= Exercise goal =
Pick out each line below that contains the string "lower". Case counts, so only matches with the same capitalization qualify.

= Source material =
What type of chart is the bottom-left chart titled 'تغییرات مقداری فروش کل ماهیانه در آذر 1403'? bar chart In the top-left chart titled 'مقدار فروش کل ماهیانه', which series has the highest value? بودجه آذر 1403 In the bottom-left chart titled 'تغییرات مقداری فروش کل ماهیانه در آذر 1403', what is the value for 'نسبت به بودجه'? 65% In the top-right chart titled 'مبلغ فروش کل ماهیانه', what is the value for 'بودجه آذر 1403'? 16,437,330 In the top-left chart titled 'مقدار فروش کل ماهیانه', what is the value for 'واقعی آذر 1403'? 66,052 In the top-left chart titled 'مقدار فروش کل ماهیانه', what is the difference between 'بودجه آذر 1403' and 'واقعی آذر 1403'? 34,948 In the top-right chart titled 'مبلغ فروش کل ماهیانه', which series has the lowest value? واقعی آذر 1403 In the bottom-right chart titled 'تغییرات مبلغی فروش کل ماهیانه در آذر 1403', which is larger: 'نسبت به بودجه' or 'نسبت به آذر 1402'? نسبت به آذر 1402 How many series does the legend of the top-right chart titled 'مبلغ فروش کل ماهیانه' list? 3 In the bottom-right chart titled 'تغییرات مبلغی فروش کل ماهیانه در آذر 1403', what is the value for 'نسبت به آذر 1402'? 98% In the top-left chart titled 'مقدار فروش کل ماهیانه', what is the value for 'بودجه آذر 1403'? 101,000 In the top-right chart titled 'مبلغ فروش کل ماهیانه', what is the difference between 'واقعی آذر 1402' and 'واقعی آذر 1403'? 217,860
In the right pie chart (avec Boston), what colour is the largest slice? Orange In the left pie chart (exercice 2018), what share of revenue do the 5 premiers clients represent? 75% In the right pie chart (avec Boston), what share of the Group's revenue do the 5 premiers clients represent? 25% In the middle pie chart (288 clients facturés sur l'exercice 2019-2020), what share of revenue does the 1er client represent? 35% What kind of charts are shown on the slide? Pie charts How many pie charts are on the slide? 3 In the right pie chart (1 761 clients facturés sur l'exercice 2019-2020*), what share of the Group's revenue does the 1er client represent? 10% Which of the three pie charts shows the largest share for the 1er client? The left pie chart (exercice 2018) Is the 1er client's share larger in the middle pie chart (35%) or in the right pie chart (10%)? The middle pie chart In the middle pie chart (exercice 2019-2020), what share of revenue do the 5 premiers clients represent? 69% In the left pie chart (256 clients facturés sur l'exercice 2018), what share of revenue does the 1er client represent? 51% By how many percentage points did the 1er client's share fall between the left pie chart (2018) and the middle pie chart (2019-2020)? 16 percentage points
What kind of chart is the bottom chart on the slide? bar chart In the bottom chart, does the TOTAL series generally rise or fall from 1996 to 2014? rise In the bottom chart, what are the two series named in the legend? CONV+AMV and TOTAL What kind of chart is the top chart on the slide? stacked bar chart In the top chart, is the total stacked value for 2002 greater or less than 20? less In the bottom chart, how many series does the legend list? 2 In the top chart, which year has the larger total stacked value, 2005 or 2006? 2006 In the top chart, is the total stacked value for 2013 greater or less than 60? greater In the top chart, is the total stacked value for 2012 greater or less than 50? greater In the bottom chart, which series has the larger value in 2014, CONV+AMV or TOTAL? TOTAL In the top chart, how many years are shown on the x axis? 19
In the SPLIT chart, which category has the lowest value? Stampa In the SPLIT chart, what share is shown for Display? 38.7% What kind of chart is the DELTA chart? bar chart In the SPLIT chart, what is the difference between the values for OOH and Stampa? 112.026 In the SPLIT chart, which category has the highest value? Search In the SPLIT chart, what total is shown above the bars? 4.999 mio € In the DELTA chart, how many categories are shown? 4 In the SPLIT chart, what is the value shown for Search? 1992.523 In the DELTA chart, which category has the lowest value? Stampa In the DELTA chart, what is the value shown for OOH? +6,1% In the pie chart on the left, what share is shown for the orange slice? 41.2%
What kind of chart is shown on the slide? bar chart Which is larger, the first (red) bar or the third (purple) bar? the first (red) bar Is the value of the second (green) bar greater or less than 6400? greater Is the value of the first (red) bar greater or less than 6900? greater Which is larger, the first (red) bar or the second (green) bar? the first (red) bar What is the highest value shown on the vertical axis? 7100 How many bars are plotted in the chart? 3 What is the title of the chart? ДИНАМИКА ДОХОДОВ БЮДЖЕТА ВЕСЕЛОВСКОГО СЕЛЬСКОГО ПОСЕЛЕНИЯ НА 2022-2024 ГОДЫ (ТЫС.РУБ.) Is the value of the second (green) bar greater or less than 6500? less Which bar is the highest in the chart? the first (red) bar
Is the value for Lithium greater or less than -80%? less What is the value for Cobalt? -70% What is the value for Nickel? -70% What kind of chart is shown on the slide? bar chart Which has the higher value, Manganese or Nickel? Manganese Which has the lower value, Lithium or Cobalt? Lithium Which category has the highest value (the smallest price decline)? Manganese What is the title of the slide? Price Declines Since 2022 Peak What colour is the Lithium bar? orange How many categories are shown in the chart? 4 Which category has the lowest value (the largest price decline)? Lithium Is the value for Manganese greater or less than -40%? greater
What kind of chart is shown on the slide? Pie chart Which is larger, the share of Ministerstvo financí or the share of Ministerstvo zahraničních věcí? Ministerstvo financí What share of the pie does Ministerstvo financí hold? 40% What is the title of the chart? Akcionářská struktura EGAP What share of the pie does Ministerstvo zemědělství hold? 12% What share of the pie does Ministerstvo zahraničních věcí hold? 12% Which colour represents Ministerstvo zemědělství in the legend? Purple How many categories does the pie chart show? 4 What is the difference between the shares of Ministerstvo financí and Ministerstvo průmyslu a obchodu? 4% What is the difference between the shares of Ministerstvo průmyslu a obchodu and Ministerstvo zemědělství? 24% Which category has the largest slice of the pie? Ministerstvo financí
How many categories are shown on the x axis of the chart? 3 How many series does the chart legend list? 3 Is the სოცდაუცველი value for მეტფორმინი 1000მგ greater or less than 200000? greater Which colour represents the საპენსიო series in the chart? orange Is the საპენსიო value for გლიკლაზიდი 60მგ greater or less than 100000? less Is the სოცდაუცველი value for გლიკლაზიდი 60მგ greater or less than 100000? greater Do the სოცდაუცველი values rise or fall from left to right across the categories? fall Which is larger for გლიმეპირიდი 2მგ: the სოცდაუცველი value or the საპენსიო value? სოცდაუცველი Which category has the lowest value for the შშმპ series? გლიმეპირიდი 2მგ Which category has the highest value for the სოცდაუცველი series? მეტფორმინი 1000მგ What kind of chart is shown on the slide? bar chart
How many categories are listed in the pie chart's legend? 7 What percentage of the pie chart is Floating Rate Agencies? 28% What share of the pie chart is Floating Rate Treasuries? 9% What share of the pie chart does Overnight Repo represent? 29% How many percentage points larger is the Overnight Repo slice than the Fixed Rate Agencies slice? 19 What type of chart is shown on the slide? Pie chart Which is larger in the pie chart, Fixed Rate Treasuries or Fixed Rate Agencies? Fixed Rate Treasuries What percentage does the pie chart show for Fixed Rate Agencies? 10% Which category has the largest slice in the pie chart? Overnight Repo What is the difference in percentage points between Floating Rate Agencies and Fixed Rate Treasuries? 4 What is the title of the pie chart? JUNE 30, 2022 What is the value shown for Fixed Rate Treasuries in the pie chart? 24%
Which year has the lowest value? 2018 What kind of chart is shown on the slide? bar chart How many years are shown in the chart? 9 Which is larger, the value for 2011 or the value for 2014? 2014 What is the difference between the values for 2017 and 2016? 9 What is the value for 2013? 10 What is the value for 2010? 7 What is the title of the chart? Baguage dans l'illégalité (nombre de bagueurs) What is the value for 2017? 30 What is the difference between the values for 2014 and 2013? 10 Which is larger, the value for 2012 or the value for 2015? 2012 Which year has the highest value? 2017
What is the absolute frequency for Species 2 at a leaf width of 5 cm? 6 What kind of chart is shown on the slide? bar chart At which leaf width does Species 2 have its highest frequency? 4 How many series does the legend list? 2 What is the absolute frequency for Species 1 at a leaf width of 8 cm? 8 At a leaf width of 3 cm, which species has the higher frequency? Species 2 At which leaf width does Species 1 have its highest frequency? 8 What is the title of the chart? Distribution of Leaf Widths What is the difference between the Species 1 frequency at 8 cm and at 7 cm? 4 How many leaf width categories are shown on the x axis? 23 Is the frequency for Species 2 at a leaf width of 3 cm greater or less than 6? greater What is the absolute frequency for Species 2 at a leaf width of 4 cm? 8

= Solution to this problem =
Is the value for Lithium greater or less than -80%? less What is the value for Cobalt? -70% What is the value for Nickel? -70% What kind of chart is shown on the slide? bar chart Which has the higher value, Manganese or Nickel? Manganese Which has the lower value, Lithium or Cobalt? Lithium Which category has the highest value (the smallest price decline)? Manganese What is the title of the slide? Price Declines Since 2022 Peak What colour is the Lithium bar? orange How many categories are shown in the chart? 4 Which category has the lowest value (the largest price decline)? Lithium Is the value for Manganese greater or less than -40%? greater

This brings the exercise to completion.